- [Exercise objective] If a record holds a picture, leave the picture out; return everything else exactly.

----- Input data

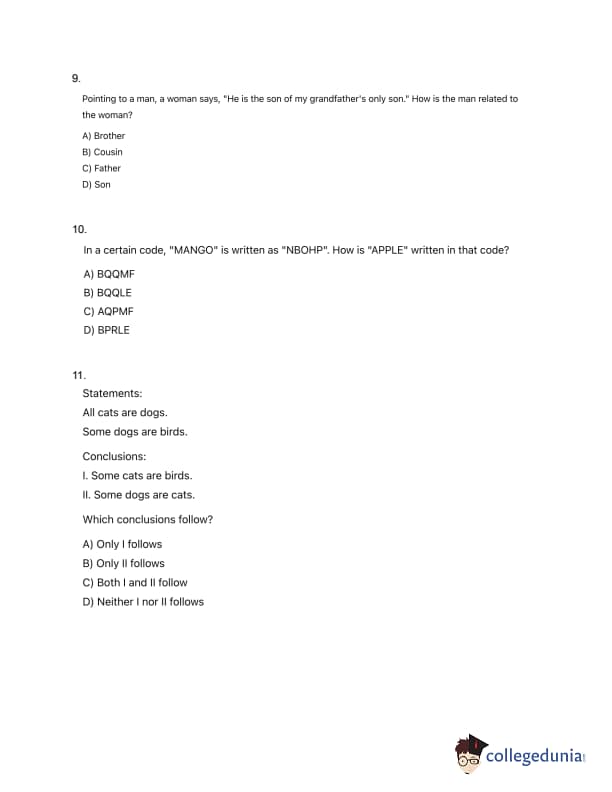 9.

Pointing to a man, a woman says, "He is the son of my grandfather's only son." How is the man related to the woman?

A) Brother
B) Cousin
C) Father
D) Son

10.

In a certain code, "MANGO" is written as "NBOHP". How is "APPLE" written in that code?

A) BQQMF
B) BQQLE
C) AQPMF
D) BPRLE

11.

Statements:
All cats are dogs.
Some dogs are birds.

Conclusions:
I. Some cats are birds.
II. Some dogs are cats.

Which conclusions follow?

A) Only I follows
B) Only II follows
C) Both I and II follow
D) Neither I nor II follows

collegedunia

----------

- [Task result]
 9.

Pointing to a man, a woman says, "He is the son of my grandfather's only son." How is the man related to the woman?

A) Brother
B) Cousin
C) Father
D) Son

10.

In a certain code, "MANGO" is written as "NBOHP". How is "APPLE" written in that code?

A) BQQMF
B) BQQLE
C) AQPMF
D) BPRLE

11.

Statements:
All cats are dogs.
Some dogs are birds.

Conclusions:
I. Some cats are birds.
II. Some dogs are cats.

Which conclusions follow?

A) Only I follows
B) Only II follows
C) Both I and II follow
D) Neither I nor II follows

collegedunia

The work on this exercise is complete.